Шрифт:
Интервал:
Закладка:
Закончив, Серафим прислушался. Река шумела неодобрительно. И даже надломанное дерево у ближайшего поворота скрипело как-то недовольно. Действительно, не прощание какое-то, а программная речь получилась, недовольно подумал Серафим. Вздохнув, он перекрестился и сказал:
— Извини, Василий, и этот вариант какой-то… не такой. Сейчас… По-другому придумаю…
Так он пытался сказать речь почти день, пока даже покойный не выдержал и не возмутился, сказав:
— Мэй[17], Серафим, что ты тянешь, как кота за хвост?! Будь мужчиной! Раз-два, прощай дорогой друг, ты был надежный товарищ и верный муж, три-четыре, и предал тело воде!
Виновато покивав головой, Серафим так и сделал. И заплакал, глядя, как тело Василия скрывается за поворотом. И плакал до самой Ларги, куда пришел на следующий вечер в сумерках, которые тем темнее под небом свисали, что на окраине Ларги горел факел. Подойдя к нему поближе, Серафим глядел на горящий столб. Огромный столб высотой в три метра. Он пылал, трещал, брызгался искрами, горячим жиром, грязными ругательствами и предсмертными проклятиями…
Это сельчане торжественно сожгли деда Тудора.
* * *
Пропажа велосипеда, который позаимствовали, ради педалей, Василий и Серафим, стало тяжким ударом по психике деда Тудора. Ведь пешком добираться до поля, лежащего в десяти километрах от дома, Тудору было слишком тяжело. Получалось, что его рабочий день удлинялся на четыре часа. Дед, вкалывавший по шестнадцать часов, понимал, что это конец…
Первые два месяца после пропажи Тудор только и делал, что кружил по двору, как ставший вдовцом лебедь, да причитал.
— Куда же он подевался, да куда же? — недоумевал дед. — Жалко, Серафим куда-то уехал. Тот молодой и видит зорче сокола. Уж он бы мне помог найти велосипед. Я-то, небось, машину засунул куда, да по старости забыл…
Листки календаря облетали со стены, как зерна кукурузы с початка при лущении, а велосипед все не находился. Зима постелила белые свои простыни, да прикрыла ими холмистые груди Молдавии, а велосипед все не объявлялся. Весна сдернула кое-где почерневшие за три месяца снежные простыни, а велосипед не катил обратно. Наконец, лето залечило открытые раны грязных луж на сельских дорогах, и велосипеда, конечно, не было…
Осенью дед Тудор узнал, наконец, истину, которую от него тщательно скрывали односельчане, жалея старика.
— Велосипед деда Серафим взял, для подводной лодки, на которой он в Италию с Василием уплыл! — услышал как-то дед на крестинах шепот и внезапно все понял. — Только не говорите об этом деду, а не то он от горя с ума сойдет. Любил ведь Серафима, как сына!
… на следующий день Тудор пришел в церковь, и, столкнув Паисия со священнического места, поднял руку и попросил слова.
— Добрые молдаване, — начал он, — я имею желание сказать вам мои мысли про Италию. Слушайте и запоминайте. Италии… НЕТ!
Церковь привычно заохала. Где-то навзрыд зарыдал ребенок. Но дед Тудор был неумолим.

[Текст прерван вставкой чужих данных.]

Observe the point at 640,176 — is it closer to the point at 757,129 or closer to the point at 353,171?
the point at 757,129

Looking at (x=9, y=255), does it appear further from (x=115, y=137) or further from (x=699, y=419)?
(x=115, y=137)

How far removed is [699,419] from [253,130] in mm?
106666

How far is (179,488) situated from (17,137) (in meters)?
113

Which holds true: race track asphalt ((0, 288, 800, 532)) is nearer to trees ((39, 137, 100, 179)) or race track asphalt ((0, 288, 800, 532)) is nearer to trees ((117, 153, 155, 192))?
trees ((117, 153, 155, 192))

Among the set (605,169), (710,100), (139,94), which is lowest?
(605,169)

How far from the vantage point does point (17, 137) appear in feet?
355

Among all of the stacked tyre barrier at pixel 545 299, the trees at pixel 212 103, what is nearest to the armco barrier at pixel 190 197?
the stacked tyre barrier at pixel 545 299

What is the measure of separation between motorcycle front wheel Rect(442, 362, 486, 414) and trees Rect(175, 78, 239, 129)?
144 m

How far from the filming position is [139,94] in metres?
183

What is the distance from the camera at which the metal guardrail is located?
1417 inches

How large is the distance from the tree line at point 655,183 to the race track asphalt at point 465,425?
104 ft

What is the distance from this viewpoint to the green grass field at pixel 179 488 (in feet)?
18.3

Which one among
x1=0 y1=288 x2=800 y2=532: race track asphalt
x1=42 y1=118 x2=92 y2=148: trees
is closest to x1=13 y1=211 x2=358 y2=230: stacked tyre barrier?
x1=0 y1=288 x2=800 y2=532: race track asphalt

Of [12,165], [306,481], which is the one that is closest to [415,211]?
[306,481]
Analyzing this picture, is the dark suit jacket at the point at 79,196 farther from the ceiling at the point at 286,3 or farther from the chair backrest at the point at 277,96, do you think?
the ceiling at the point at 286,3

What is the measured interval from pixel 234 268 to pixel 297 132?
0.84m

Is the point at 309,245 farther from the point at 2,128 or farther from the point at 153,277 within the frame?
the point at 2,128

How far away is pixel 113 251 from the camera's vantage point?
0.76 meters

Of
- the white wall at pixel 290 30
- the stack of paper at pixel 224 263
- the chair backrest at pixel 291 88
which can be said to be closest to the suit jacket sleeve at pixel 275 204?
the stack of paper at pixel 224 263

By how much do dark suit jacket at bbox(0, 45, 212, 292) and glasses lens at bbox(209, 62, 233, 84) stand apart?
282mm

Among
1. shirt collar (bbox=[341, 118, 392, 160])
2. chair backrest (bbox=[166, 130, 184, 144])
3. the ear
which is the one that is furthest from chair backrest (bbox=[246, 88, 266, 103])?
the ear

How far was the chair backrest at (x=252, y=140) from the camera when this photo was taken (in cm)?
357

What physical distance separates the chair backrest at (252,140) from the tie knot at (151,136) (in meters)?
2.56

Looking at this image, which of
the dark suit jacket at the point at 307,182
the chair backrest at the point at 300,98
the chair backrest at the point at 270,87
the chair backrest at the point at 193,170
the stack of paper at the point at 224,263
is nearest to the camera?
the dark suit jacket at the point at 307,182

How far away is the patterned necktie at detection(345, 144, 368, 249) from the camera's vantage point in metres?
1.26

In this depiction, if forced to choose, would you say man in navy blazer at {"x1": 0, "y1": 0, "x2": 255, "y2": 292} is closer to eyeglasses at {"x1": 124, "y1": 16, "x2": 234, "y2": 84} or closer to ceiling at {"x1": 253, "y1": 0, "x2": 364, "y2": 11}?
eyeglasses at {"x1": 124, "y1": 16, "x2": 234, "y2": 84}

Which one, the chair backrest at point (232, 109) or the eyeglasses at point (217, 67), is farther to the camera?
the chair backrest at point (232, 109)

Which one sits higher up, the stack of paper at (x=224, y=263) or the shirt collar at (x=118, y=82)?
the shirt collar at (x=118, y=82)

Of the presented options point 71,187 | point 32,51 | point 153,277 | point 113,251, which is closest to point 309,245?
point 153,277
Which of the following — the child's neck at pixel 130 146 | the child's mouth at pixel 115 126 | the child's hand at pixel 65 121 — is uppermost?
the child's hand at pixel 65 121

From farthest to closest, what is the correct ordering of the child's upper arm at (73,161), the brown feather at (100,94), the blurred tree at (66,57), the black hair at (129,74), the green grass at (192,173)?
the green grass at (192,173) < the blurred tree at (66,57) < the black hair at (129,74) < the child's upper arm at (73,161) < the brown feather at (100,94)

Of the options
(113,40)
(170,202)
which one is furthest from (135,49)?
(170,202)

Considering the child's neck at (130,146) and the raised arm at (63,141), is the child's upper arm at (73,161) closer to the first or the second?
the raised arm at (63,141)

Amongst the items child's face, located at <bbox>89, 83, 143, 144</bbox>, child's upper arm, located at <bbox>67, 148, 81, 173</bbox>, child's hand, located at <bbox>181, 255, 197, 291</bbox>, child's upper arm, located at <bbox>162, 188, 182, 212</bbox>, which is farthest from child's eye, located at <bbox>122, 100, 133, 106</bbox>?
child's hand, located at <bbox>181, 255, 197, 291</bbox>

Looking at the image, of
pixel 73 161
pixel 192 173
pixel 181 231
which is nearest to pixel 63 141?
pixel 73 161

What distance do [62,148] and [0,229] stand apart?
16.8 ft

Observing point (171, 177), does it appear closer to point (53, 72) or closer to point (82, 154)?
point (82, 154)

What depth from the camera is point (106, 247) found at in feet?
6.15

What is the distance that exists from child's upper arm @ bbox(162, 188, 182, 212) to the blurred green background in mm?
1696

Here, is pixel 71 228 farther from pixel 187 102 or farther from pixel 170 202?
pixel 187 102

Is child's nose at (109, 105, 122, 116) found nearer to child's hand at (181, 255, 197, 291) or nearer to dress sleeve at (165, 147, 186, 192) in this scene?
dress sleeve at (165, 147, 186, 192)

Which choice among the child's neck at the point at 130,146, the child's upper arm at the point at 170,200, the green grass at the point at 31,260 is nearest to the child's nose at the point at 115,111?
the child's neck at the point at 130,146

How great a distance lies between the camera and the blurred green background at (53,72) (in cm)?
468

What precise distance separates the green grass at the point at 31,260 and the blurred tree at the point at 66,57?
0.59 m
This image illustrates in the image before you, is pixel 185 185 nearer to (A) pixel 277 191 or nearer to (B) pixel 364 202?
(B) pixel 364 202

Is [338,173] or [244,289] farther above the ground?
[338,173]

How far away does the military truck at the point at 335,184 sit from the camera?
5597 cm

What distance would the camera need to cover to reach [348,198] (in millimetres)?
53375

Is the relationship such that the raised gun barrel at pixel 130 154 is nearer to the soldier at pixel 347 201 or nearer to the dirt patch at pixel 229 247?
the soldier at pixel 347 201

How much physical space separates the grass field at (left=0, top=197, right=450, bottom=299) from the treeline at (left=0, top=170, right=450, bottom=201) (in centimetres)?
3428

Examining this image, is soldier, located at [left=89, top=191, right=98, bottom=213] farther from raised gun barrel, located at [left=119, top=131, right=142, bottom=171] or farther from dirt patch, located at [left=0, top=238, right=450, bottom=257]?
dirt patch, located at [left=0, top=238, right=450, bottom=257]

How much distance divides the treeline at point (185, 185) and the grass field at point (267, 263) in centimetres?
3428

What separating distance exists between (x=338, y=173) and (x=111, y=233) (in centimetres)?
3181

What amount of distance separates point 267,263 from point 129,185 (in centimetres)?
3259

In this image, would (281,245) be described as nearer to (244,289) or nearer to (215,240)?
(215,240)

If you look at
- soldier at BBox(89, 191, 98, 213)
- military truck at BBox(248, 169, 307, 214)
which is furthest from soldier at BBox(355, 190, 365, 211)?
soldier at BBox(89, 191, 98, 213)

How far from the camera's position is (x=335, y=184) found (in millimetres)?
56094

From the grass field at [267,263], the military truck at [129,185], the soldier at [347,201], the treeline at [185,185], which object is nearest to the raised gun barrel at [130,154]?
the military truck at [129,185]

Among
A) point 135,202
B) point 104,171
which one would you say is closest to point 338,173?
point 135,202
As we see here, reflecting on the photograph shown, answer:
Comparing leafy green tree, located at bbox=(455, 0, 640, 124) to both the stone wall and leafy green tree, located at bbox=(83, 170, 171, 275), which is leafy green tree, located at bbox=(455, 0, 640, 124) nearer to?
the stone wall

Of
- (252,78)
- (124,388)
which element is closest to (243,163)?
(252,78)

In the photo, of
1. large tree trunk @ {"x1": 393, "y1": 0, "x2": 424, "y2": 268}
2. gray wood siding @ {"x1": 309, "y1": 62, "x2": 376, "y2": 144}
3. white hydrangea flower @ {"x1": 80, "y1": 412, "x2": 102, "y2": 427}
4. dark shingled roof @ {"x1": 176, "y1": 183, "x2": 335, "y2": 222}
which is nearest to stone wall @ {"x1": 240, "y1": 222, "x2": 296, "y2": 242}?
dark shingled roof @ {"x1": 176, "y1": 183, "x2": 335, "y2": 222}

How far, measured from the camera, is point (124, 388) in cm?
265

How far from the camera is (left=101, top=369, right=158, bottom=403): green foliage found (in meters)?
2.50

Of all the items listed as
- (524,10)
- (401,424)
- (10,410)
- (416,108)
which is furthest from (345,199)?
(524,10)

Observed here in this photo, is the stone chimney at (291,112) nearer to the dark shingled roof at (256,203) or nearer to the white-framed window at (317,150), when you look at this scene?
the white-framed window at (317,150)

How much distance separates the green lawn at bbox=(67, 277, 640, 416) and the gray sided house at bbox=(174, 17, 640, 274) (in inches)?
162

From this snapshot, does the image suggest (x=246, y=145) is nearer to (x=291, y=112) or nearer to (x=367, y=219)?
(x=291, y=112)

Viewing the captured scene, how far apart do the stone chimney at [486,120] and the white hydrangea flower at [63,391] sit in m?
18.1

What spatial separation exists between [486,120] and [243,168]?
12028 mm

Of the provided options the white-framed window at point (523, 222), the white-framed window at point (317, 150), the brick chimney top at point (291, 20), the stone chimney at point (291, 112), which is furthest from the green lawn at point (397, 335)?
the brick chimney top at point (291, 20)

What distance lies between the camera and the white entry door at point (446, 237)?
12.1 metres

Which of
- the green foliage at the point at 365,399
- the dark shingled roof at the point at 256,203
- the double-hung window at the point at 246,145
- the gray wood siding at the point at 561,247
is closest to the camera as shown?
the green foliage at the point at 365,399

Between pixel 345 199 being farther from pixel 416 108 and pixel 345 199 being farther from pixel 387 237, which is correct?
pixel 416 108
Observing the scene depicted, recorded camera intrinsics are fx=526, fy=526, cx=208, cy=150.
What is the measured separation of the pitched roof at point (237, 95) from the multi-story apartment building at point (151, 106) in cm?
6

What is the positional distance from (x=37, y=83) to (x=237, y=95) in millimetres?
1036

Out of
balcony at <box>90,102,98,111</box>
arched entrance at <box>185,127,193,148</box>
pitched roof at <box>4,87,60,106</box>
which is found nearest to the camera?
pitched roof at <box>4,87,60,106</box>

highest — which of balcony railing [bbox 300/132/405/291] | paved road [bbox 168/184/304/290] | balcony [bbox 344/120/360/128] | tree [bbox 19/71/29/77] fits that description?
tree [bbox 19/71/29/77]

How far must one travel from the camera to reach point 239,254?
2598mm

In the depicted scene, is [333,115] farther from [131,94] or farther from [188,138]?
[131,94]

— Италия это сказки, — гремел он, — которые вам вешают на уши, как китайские макароны, чтобы вытянуть с вас по четыре тысячи евро! Италии не существует! Когда священник повел вас в Крестовый поход на Италию, то обманул вас! Нет никакого рая! Нет никакой благословенной земли, где вместо воды из крана течет мед, а в ванной люди разводят жирных карпов, и где горничные получают по тысяче евро в месяц! Ничего этого нет!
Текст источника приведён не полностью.